Give us a tax break

三月 21, 2003

The UK government is promoting a culture of giving but more is needed, argues C. Duncan Rice

On returning from the US in 1996 to become principal of the University of Aberdeen, I knew that the wealth of British universities relative to their North American competitors was modest. But I had not expected it to be quite so small. The first time I was told the size of Aberdeen's endowment funds, I assumed the figure mentioned was for income from endowment, not endowment capital.

The recent report by the Sutton Trust, which documents this transatlantic differential, makes it clear that if the endowment gap continues to grow, it will take its toll on academic quality in the UK relative to major US institutions.

Endowments - and the regular, reliable income they produce - give US universities the confidence and resources to undertake their work at the highest levels. Such revenue makes it possible to plan ahead, even assuming stockmarket fluctuations, rather than being cramped by the short-term funding cycles that afflict us in Britain.

My own university has an endowment of £22 million. The richest in Scotland stands at £160 million. The top ten institutions in the US each hold endowment funds of more than £2 billion. We would have to set the clock back to change this situation. In 1919, almost all of Aberdeen's funds came from private sources; by the late 1960s almost all from the state. As I write, the ratio is closer to 50:50.

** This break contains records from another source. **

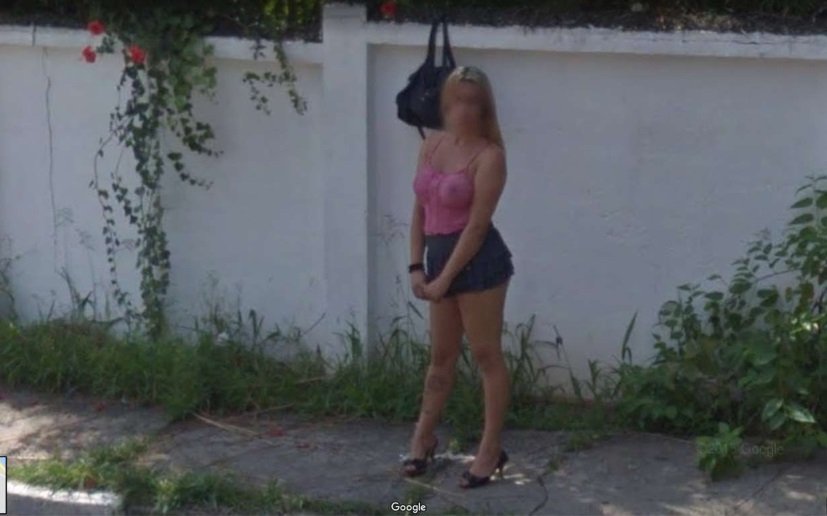 Úlovky z Google Street View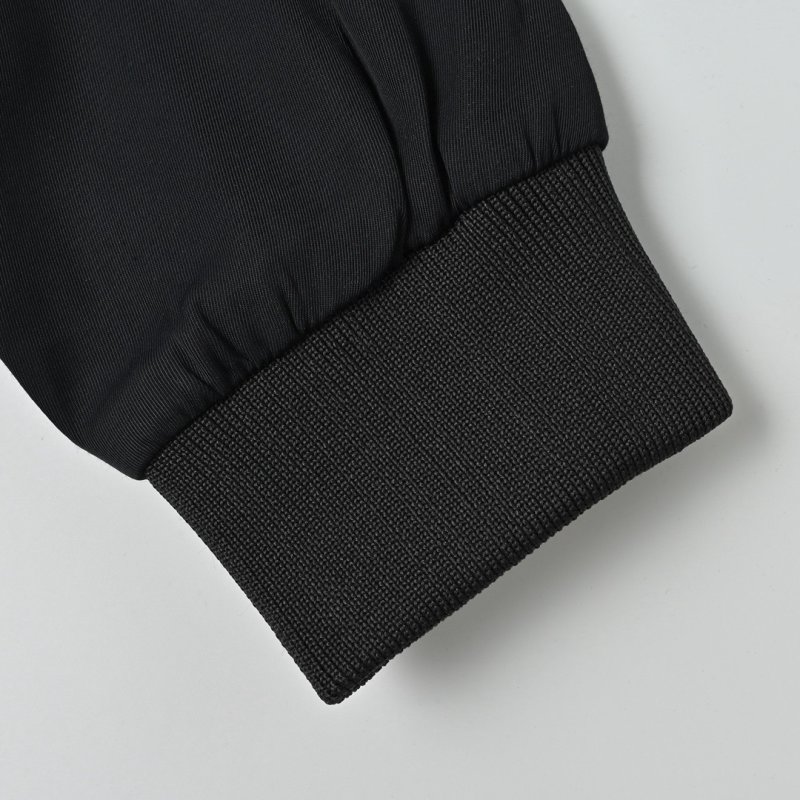 Chanel Black Quilted Harrington Jacket view
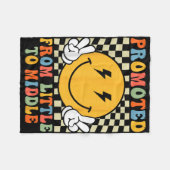 Couverture Polaire Promu Au Frère Moyen Soeur Toddler Baby Ann (Devant (Horizontal))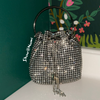 BALL DROP BAG/HPC5570 Clear/Black - ShoeNami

There was a collective drawing of breath when, in 1996, I announced that Aberdeen was going to raise £150 million from philanthropic sources during my term as principal. Yet at the time my worry was that this target was woefully modest. I had recently been involved in a $1 billion (£640 million) campaign at New York University, which exceeded its target with some ease.

The Aberdeen campaign was scheduled to reach £40 million last year, and came in well ahead of that figure.

Fundraising is not cost-free. It requires serious front-end investment, involving trade-offs in other operating budget areas that only cultural change in the academy will make acceptable. Making endowments, moreover, is often unattractive to donors, who want to have an immediate splash for their money. While some of the £47 million we have raised has gone to endowment, most has been committed to special projects or spent for good operating causes - such as student support - that we could not have afforded out of our funding council grant.

Yet recent government changes in the tax code for charitable giving have helped. Since chancellor Gordon Brown's "Get Britain Giving" campaign, British tax laws are not really as uncompetitive with the US as we often think, particularly in the area of gifts of appreciated stocks and shares.

Along with David VandeLinde of Warwick University, another British vice-chancellor with senior US experience, I have been working with a group of colleagues to try to have the situation improved further.

Incentives are to some degree connected with the movement of the stock market. It would be helpful if we could follow the US model of transferring more of the incentive to make charitable gifts to the donor rather than to the institution receiving them, by imitating the idea that donors get all tax back on whatever sum they give to a registered charity.

Perhaps we would then begin to approach US performance, where close to 2 per cent of all income goes to charity. This means that nearly $200 billion goes on philanthropic purposes, about 14 per cent of that to educational charities. Perhaps one model the British tax authorities might explore is giving a modest additional incentive to taxpayers who choose to put gifts into endowment rather than current expenditure.

It would seem to be the perfect time for such a gesture: debate over the white paper has concentrated national attention on problems of funding universities; the government is clearly interested in tax incentives to promote giving; and there is the beginning of a change back to a culture in which giving seems normal.

My evidence for that is repeated press comment on private giving, interest in proactive funding in almost all universities, and - though I speak impressionistically - genuinely increased donor interest in supporting universities.

Our endowments will not approach parity with US universities in our lifetimes, but at least we seem to be on the right track.

C. Duncan Rice is principal and vice-chancellor, University of Aberdeen.